Hannah is a mess of a human being – dealing with both grief and guilt, repressing a deeply traumatic memory, using alcohol as a crutch, and negatively comparing herself to Lucy, the only other woman near her age staying at The Guest House:
“Thought about everything Lucy had already accomplished, about what it must be like to stand on stage as a sea of people cheered your name. Then she pictured her own messy bedroom back in her mum’s house, her own messy life”.
Hannah describes Lucy as “gorgeous,” but mixes this with jealousy and disdain at the musician’s cool fashion and attitude as opposed to her own slovenly laziness. This – sometimes overwhelming – self-hatred from the main character is something I don’t often come across. While the pauses in action to focus on Hannah’s self-loathing occasionally made the narrative move a bit slow, I overall appreciated the fact that this novel centres on an imperfect – and, at times, downright annoying – heroine. It felt refreshing to immerse myself within a horror fiction that didn’t have the typical final girl at the helm. Rather than be pure, kind, loyal, brave, and resourceful, Hannah is messy, jealous, terrified, lonely, and lost. These characteristics all add up to a far more realistic character, as well as one that is often brutally relatable. While I cringed when she panics after locking herself in an empty room and calling out for help, I also felt that this would be exactly how I’d behave in the situation: noisy, anxious, and pretty clueless.
I was also surprised by The Guest House’s fairly sustained interest in the digital world. Hannah and the other guests discover the Guest House through a search on an app called “Cloud BNB,” clearly a play on Airbnb. The use of an app modelled on Airbnb in a horror novel serves to further the mystery of the house itself. None of the guests ever see Harry Laughton, the host, and instead only communicate with him via the app and email. As the guests start dying gruesome deaths, Harry’s anonymity becomes more disconcerting. Which reminds me, since this facelessness is not so different from the reality of booking on Airbnb, this book may be particularly terrifying if you’re using their services any time soon. Beyond this obvious use of the digital to create horror, Frost also infuses the narrative with key characters who are able to keep an eye on people from their past using social media, as well as create new identities for themselves. The reader is also witness to Hannah’s own digital torment from Facebook harassment, as well as from her own inability to step away from social media. Despite this focus on the digital, Frost also impressively found a way to concoct a haunted house / murder mystery plot with cell phones involved. The information provided online often proves false, plus the culprit behind all of the deaths within the Guest House wisely shut off the wifi before the terrors could even begin.
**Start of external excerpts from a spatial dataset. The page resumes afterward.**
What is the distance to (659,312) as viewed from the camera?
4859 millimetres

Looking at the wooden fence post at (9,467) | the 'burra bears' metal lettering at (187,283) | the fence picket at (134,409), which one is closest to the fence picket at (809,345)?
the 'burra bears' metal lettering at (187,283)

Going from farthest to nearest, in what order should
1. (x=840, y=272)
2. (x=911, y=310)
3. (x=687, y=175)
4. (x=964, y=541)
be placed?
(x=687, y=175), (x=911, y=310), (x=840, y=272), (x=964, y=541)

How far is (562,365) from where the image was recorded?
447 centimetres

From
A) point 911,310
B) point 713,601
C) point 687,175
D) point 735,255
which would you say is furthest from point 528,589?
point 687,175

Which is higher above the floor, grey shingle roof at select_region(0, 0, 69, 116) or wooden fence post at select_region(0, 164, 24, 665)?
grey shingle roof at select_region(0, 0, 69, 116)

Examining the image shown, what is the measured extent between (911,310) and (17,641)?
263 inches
Finally, I enjoyed Frost’s clear awareness of the gothic tradition. The Guest House is full of classic gothic elements, from a spooky isolated house to doppelgangers. Frost’s novel also features a sub-plot concerning a confined woman, a character who frequently inhabits the pages of gothic literature. You might recognise her as Bertha Mason in Charlotte Bronte’s Jane Eyre or the anonymous narrator of Charlotte Perkins Gilman’s “The Yellow Wallpaper.” Much like her literary ancestors, The Guest House’s confined woman is made to either appear or become insane as a result of her imprisonment by a patriarchal figure. This novel, however, makes an important change to the tradition and allows this character to eventually gain her own freedom.
Although The Guest House feels a little slow at times, it’s absolutely worth a read. Frost’s knowledge of and love for the genre is blindingly clear through her refreshing cast of characters, digital horror, and deployment of the gothic. Because of the murder mystery at its core, The Guest House also provides its readers with the delightful experience of playing detective.